> **Your assignment**
Repeat each record word for word.

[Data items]
==============================
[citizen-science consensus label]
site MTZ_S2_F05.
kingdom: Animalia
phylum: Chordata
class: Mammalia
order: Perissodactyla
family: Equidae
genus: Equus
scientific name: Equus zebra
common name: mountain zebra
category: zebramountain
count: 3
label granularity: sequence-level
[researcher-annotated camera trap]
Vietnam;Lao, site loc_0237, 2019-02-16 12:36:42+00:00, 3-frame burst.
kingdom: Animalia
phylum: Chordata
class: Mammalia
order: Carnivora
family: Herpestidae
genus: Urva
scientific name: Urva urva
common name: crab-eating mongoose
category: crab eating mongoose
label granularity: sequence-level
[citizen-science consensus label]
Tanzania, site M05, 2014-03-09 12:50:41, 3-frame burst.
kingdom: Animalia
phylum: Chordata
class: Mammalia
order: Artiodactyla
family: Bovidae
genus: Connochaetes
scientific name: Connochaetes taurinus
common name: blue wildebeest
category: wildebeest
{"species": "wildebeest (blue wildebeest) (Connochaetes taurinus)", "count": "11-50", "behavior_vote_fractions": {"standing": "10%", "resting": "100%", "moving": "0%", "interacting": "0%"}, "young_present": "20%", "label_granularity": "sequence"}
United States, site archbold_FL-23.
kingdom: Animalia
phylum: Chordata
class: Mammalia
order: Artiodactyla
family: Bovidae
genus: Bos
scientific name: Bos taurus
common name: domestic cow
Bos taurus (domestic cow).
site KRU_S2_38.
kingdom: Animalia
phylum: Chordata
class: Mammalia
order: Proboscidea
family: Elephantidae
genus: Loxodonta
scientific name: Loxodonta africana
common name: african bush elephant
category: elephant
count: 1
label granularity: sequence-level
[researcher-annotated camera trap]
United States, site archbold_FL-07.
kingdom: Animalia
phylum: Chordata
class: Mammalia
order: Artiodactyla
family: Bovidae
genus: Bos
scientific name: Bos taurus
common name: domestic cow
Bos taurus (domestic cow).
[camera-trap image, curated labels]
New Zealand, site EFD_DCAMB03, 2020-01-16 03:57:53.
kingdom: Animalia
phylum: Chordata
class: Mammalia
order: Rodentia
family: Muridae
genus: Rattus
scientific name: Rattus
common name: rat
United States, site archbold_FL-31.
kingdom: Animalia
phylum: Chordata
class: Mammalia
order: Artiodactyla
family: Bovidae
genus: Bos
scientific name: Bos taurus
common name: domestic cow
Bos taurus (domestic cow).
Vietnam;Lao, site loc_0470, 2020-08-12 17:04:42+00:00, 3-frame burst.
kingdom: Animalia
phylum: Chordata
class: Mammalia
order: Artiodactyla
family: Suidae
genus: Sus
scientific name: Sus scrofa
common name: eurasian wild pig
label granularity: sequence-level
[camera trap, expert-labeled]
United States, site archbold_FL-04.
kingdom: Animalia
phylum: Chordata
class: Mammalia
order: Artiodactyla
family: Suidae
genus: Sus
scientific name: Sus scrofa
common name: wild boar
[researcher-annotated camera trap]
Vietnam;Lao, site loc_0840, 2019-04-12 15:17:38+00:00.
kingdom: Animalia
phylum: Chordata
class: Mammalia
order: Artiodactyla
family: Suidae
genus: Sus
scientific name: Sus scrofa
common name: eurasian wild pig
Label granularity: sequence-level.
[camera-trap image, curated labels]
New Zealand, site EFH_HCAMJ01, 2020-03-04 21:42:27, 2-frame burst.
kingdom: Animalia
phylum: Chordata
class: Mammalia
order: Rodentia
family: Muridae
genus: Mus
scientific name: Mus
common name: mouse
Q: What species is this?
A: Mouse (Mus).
==============================
> **Written response**
[citizen-science consensus label]
site MTZ_S2_F05.
kingdom: Animalia
phylum: Chordata
class: Mammalia
order: Perissodactyla
family: Equidae
genus: Equus
scientific name: Equus zebra
common name: mountain zebra
category: zebramountain
count: 3
label granularity: sequence-level
[researcher-annotated camera trap]
Vietnam;Lao, site loc_0237, 2019-02-16 12:36:42+00:00, 3-frame burst.
kingdom: Animalia
phylum: Chordata
class: Mammalia
order: Carnivora
family: Herpestidae
genus: Urva
scientific name: Urva urva
common name: crab-eating mongoose
category: crab eating mongoose
label granularity: sequence-level
[citizen-science consensus label]
Tanzania, site M05, 2014-03-09 12:50:41, 3-frame burst.
kingdom: Animalia
phylum: Chordata
class: Mammalia
order: Artiodactyla
family: Bovidae
genus: Connochaetes
scientific name: Connochaetes taurinus
common name: blue wildebeest
category: wildebeest
{"species": "wildebeest (blue wildebeest) (Connochaetes taurinus)", "count": "11-50", "behavior_vote_fractions": {"standing": "10%", "resting": "100%", "moving": "0%", "interacting": "0%"}, "young_present": "20%", "label_granularity": "sequence"}
United States, site archbold_FL-23.
kingdom: Animalia
phylum: Chordata
class: Mammalia
order: Artiodactyla
family: Bovidae
genus: Bos
scientific name: Bos taurus
common name: domestic cow
Bos taurus (domestic cow).
site KRU_S2_38.
kingdom: Animalia
phylum: Chordata
class: Mammalia
order: Proboscidea
family: Elephantidae
genus: Loxodonta
scientific name: Loxodonta africana
common name: african bush elephant
category: elephant
count: 1
label granularity: sequence-level
[researcher-annotated camera trap]
United States, site archbold_FL-07.
kingdom: Animalia
phylum: Chordata
class: Mammalia
order: Artiodactyla
family: Bovidae
genus: Bos
scientific name: Bos taurus
common name: domestic cow
Bos taurus (domestic cow).
[camera-trap image, curated labels]
New Zealand, site EFD_DCAMB03, 2020-01-16 03:57:53.
kingdom: Animalia
phylum: Chordata
class: Mammalia
order: Rodentia
family: Muridae
genus: Rattus
scientific name: Rattus
common name: rat
United States, site archbold_FL-31.
kingdom: Animalia
phylum: Chordata
class: Mammalia
order: Artiodactyla
family: Bovidae
genus: Bos
scientific name: Bos taurus
common name: domestic cow
Bos taurus (domestic cow).
Vietnam;Lao, site loc_0470, 2020-08-12 17:04:42+00:00, 3-frame burst.
kingdom: Animalia
phylum: Chordata
class: Mammalia
order: Artiodactyla
family: Suidae
genus: Sus
scientific name: Sus scrofa
common name: eurasian wild pig
label granularity: sequence-level
[camera trap, expert-labeled]
United States, site archbold_FL-04.
kingdom: Animalia
phylum: Chordata
class: Mammalia
order: Artiodactyla
family: Suidae
genus: Sus
scientific name: Sus scrofa
common name: wild boar
[researcher-annotated camera trap]
Vietnam;Lao, site loc_0840, 2019-04-12 15:17:38+00:00.
kingdom: Animalia
phylum: Chordata
class: Mammalia
order: Artiodactyla
family: Suidae
genus: Sus
scientific name: Sus scrofa
common name: eurasian wild pig
Label granularity: sequence-level.
[camera-trap image, curated labels]
New Zealand, site EFH_HCAMJ01, 2020-03-04 21:42:27, 2-frame burst.
kingdom: Animalia
phylum: Chordata
class: Mammalia
order: Rodentia
family: Muridae
genus: Mus
scientific name: Mus
common name: mouse
Q: What species is this?
A: Mouse (Mus).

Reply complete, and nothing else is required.